* [Provided entries]
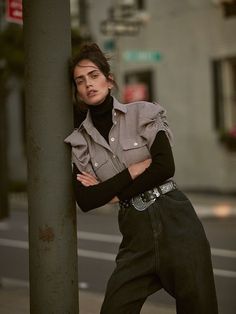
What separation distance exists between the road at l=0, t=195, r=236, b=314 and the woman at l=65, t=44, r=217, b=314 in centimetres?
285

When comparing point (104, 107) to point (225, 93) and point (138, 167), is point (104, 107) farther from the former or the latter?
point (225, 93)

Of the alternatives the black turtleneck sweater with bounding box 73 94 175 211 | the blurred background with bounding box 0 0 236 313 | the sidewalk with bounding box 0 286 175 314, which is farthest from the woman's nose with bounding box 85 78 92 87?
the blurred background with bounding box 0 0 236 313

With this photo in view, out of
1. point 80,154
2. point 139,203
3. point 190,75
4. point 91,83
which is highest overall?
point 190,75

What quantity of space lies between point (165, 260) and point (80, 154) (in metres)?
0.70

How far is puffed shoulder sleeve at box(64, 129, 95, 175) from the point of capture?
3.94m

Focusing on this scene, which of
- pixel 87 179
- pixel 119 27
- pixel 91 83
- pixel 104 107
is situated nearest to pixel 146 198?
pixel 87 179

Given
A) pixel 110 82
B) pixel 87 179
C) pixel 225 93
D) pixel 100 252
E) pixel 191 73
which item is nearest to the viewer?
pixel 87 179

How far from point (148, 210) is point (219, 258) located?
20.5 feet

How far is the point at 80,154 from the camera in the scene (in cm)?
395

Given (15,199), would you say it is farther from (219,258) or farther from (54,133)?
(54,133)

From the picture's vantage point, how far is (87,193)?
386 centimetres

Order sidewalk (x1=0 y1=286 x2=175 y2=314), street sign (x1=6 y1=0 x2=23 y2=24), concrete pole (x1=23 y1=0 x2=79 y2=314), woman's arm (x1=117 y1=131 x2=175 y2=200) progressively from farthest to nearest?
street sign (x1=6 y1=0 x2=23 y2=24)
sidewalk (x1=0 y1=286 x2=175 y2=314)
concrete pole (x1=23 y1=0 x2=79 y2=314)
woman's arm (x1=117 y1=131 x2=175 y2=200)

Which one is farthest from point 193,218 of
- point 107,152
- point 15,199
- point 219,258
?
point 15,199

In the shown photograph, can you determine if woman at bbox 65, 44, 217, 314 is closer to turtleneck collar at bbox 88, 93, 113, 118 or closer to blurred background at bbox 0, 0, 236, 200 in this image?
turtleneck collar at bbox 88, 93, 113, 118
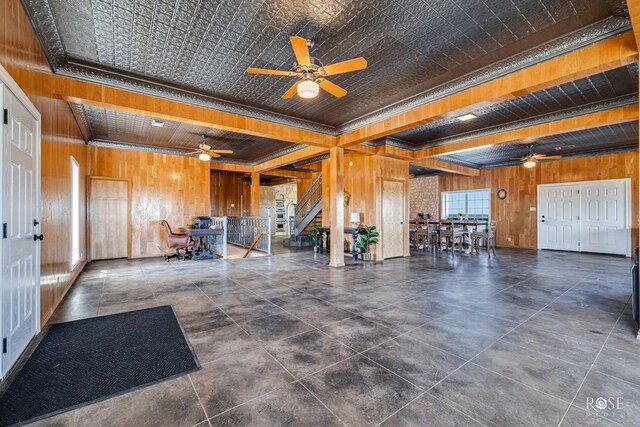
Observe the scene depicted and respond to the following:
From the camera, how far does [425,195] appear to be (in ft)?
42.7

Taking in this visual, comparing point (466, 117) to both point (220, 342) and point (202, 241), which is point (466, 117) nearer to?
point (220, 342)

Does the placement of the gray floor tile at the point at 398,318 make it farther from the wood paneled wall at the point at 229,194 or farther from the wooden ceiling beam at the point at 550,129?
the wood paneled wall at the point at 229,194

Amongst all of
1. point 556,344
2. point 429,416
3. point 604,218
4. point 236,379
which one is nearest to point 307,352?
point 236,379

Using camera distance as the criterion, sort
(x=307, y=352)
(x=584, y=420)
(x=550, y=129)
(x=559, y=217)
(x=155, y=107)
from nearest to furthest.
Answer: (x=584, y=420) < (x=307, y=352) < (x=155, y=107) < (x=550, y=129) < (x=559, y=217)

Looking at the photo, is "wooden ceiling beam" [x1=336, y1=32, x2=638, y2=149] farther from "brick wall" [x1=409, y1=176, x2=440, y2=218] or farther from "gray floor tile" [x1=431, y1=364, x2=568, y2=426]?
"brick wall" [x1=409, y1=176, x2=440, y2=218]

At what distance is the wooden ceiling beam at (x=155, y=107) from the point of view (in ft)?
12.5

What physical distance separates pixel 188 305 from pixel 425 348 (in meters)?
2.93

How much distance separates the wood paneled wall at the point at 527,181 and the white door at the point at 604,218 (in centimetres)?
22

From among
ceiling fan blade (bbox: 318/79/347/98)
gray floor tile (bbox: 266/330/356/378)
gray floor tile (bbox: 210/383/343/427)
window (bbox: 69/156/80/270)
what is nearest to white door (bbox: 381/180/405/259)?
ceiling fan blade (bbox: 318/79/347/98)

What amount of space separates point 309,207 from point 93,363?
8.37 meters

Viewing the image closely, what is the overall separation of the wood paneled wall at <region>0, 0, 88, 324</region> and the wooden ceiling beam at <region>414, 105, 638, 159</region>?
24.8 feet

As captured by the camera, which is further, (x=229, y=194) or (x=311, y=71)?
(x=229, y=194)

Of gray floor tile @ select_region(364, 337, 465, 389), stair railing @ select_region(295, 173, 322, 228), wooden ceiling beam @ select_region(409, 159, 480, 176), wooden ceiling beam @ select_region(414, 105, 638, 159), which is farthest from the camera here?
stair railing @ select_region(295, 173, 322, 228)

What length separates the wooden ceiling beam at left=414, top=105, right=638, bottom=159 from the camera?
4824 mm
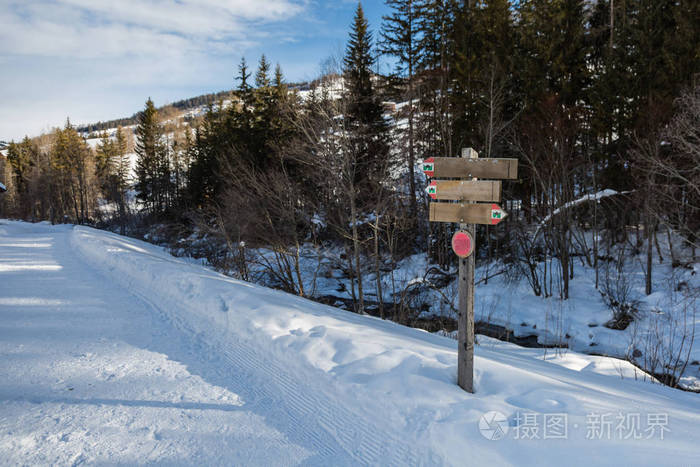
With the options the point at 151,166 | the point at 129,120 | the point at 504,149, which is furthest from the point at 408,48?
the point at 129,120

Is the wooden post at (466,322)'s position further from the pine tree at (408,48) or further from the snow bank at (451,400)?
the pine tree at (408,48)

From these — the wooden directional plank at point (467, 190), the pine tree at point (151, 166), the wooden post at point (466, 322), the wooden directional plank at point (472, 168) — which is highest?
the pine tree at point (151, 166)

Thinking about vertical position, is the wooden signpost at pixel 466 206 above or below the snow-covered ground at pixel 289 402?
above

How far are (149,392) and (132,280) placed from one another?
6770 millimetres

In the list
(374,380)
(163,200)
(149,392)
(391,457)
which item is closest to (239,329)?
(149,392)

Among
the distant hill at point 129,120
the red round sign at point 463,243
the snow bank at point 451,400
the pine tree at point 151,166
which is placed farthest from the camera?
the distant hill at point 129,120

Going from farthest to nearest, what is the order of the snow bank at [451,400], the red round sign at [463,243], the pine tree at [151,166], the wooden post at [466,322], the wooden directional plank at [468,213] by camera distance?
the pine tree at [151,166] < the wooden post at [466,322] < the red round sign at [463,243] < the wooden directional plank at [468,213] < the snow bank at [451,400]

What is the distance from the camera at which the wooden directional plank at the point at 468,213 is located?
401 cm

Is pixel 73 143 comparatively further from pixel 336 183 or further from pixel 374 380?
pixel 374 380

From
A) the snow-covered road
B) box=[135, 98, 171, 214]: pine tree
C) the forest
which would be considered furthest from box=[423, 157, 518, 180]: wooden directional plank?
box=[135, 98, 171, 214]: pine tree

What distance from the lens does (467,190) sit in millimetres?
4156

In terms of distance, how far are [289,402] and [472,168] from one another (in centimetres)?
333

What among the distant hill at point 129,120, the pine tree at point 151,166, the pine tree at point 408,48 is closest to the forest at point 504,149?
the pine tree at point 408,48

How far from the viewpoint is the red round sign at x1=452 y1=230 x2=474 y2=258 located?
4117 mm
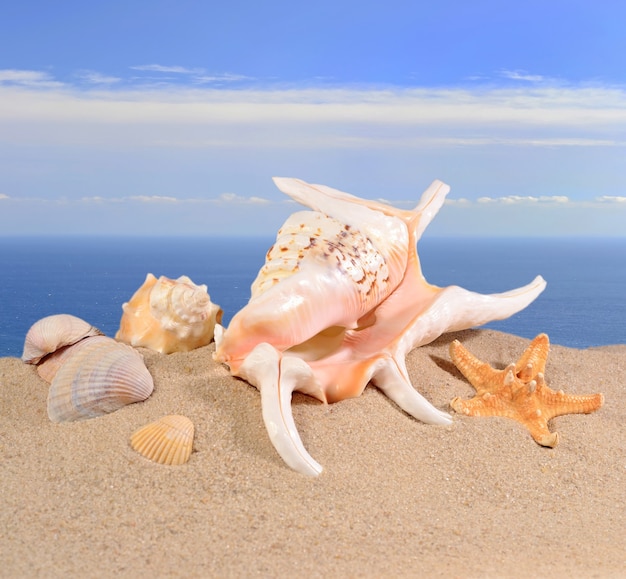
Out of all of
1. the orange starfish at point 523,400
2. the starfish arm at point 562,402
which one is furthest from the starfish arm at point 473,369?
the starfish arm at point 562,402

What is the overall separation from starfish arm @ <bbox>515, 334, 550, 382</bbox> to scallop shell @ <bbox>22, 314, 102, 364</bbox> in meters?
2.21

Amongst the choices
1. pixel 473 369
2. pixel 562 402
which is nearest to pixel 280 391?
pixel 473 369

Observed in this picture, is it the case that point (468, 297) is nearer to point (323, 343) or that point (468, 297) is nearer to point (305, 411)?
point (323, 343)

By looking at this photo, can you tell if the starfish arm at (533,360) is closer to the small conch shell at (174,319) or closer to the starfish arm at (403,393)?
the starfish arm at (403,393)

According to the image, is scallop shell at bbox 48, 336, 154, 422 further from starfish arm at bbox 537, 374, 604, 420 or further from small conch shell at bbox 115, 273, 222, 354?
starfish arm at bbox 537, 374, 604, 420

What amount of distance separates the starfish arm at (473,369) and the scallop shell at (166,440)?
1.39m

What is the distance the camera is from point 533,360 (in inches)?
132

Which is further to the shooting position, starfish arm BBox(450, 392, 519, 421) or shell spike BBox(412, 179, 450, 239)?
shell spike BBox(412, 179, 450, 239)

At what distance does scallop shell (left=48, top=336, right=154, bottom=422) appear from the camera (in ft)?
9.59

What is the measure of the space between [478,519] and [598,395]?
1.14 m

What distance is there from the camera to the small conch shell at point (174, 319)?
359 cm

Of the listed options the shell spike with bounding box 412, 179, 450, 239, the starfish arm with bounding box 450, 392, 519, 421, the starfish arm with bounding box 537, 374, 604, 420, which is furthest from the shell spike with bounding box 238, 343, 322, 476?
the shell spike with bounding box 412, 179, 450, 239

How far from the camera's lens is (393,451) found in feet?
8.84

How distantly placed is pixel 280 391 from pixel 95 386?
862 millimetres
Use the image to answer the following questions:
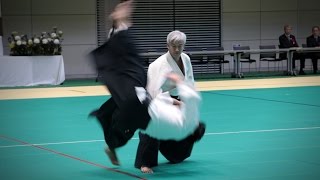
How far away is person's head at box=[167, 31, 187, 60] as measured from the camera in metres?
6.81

* [Exercise prompt] Set down the lines verbatim, beginning with the line that contains "What amount of distance" and continuing through the final line, both ends included. Leave the pictures out of your answer.

* [Response below]
What amount of distance separates the starfish arm at (473,369) and the scallop shell at (166,440)?
1.39m

What is the distance the camera is from point 533,360 (in inches)?
132

Which is further to the shooting position, starfish arm BBox(450, 392, 519, 421) or shell spike BBox(412, 179, 450, 239)?
shell spike BBox(412, 179, 450, 239)

At what distance does scallop shell (left=48, top=336, right=154, bottom=422) appear from the camera (in ft)?
9.59

What is the measure of the space between [478,519] and [598,395]?
1.14 m

What distance is there from the camera to the small conch shell at point (174, 319)?
359 cm

Of the listed options the shell spike with bounding box 412, 179, 450, 239, the starfish arm with bounding box 450, 392, 519, 421, the starfish arm with bounding box 537, 374, 604, 420, which is furthest from the shell spike with bounding box 238, 343, 322, 476?
the shell spike with bounding box 412, 179, 450, 239

How far from the camera's lens is (393,451) found in feet?
8.84

How distantly placed is pixel 280 391 from pixel 95 386?
862 millimetres
Use the image to answer the following questions:
How far away is person's head at box=[167, 31, 187, 60] as measured from the camera in metres?
6.81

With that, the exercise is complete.